──────── Dataset records

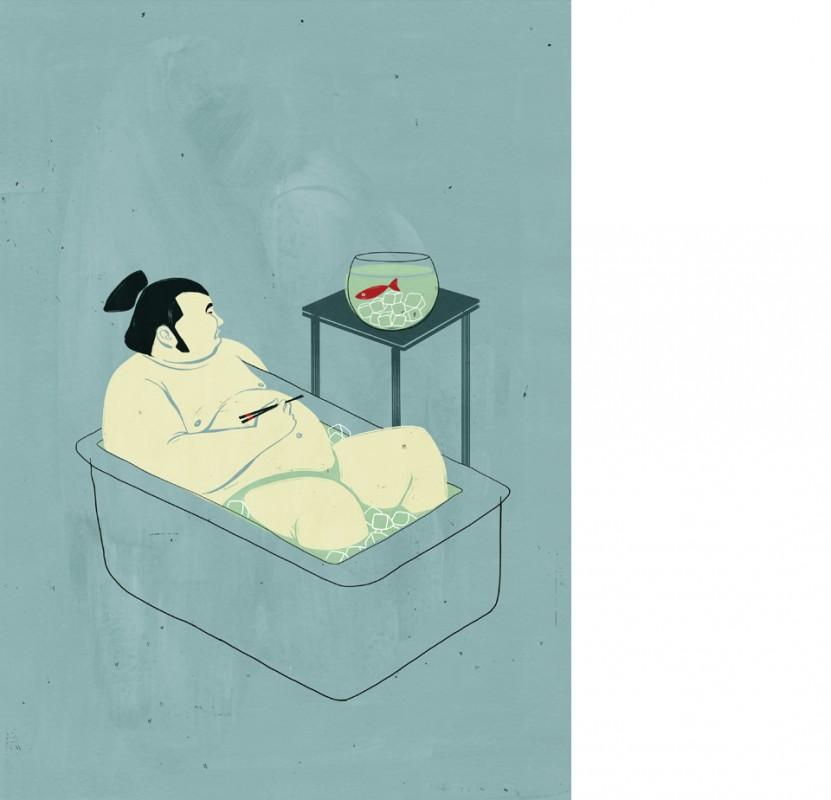 shout-illustration-05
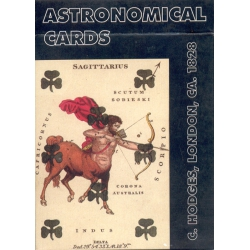 Astronómica - Astronomical Cards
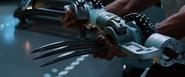 Logan's Adamantium Claws (The Wolverine)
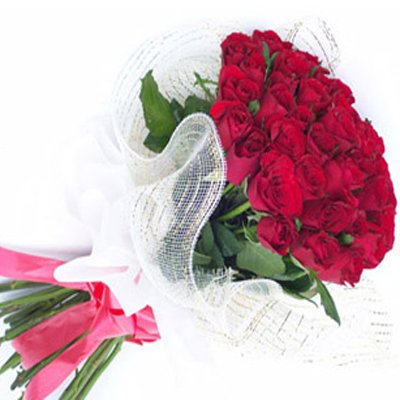 Send Flowers to Sangli | Cake Delivery in Kolhapur| Online gifts to Mumbai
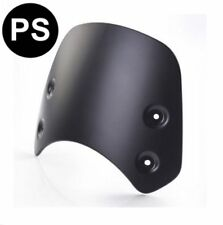 Triumph Motorcycles Matte Black Flyscreen A9708381-PS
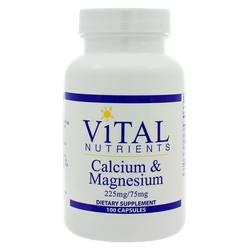 Vital Nutrients Calcium  Magnesium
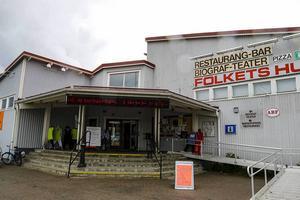 23 juni 2015. Tunga moln över Folket Hus föreningen i Sveg som begärde sig själv i konkurs.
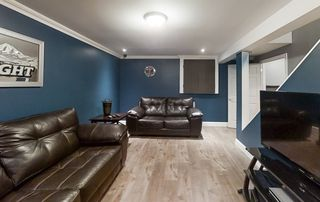 Photo 18: 26 Cherry Lane in Kingston: 404-Kings County Residential for sale (Annapolis Valley)  : MLS®# 202100547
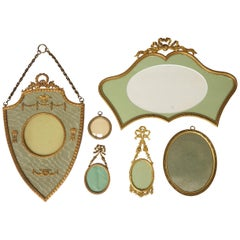 Six 19th Century French Bronze Ormolu Gilt Belle Époque Hanging Picture Frames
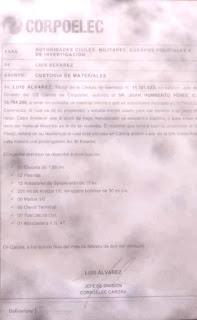DENUNCIAN DESMANTELAMIENTO DE LÍNEAS DE ALTA TENSIÓN EN FINCAS DE TORRES POR PARTE DE CORPOELEC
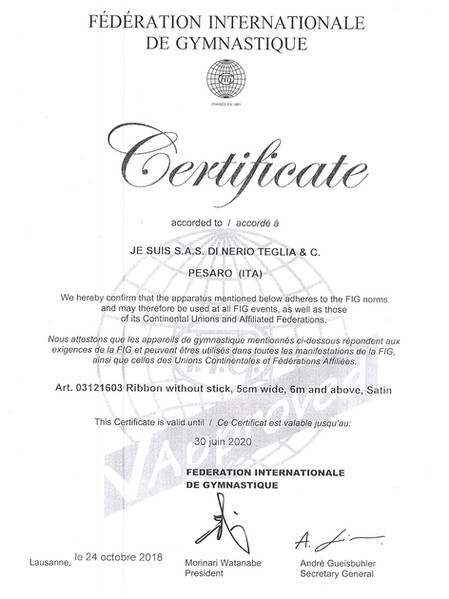 certificazione fig_Pagina_3.jpg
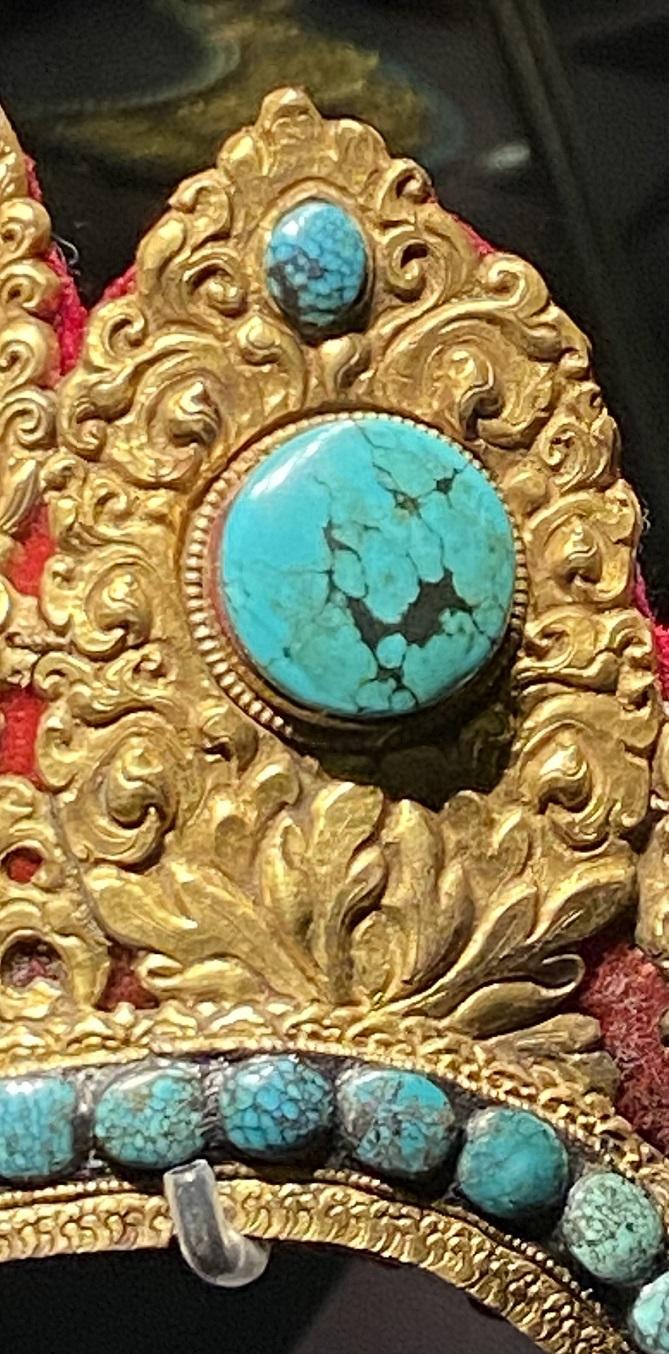 銅鎏金嵌宝石五葉冠-特別展【七宝玲瓏-ヒマラヤからの芸術珍品】-金沙遺跡博物館-成都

────────────────

Repeat, with no pictures, each line from the beginning of the data through the line containing "certificazione fig_Pagina_3.jpg", inclusive.

## Output of the task
 shout-illustration-05
 Astronómica - Astronomical Cards
 Logan's Adamantium Claws (The Wolverine)
 Send Flowers to Sangli | Cake Delivery in Kolhapur| Online gifts to Mumbai
 Triumph Motorcycles Matte Black Flyscreen A9708381-PS
 Vital Nutrients Calcium  Magnesium
 23 juni 2015. Tunga moln över Folket Hus föreningen i Sveg som begärde sig själv i konkurs.
 Photo 18: 26 Cherry Lane in Kingston: 404-Kings County Residential for sale (Annapolis Valley)  : MLS®# 202100547
 Six 19th Century French Bronze Ormolu Gilt Belle Époque Hanging Picture Frames
DENUNCIAN DESMANTELAMIENTO DE LÍNEAS DE ALTA TENSIÓN EN FINCAS DE TORRES POR PARTE DE CORPOELEC
 certificazione fig_Pagina_3.jpg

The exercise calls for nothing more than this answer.